• **What to do**:
Copy the entries below exactly. Images do not belong in the copy.

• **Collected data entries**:
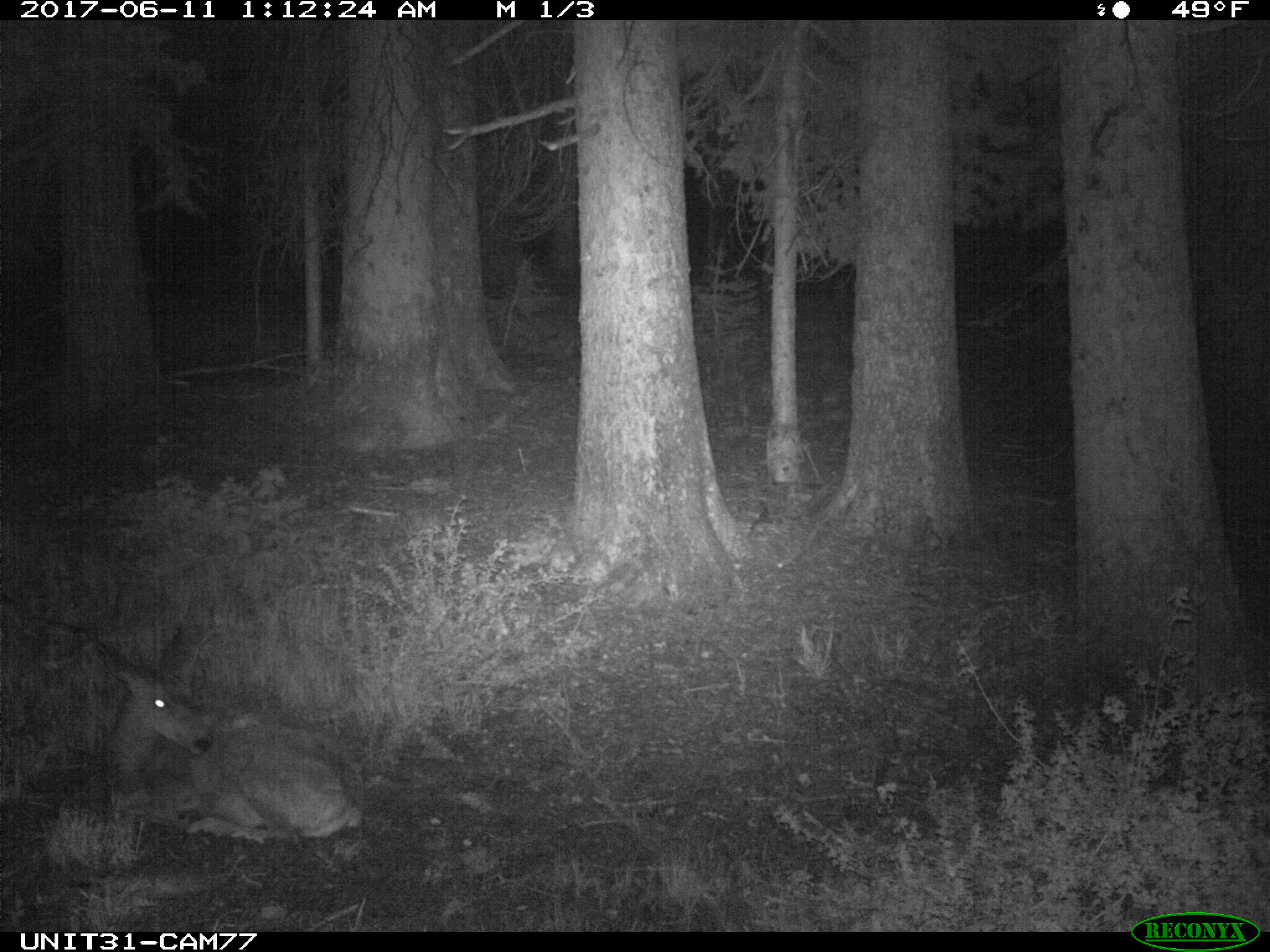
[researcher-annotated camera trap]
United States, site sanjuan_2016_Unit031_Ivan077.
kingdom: Animalia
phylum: Chordata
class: Mammalia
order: Artiodactyla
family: Cervidae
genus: Odocoileus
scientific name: Odocoileus hemionus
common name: mule deer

• **Answer section**:
[researcher-annotated camera trap]
United States, site sanjuan_2016_Unit031_Ivan077.
kingdom: Animalia
phylum: Chordata
class: Mammalia
order: Artiodactyla
family: Cervidae
genus: Odocoileus
scientific name: Odocoileus hemionus
common name: mule deer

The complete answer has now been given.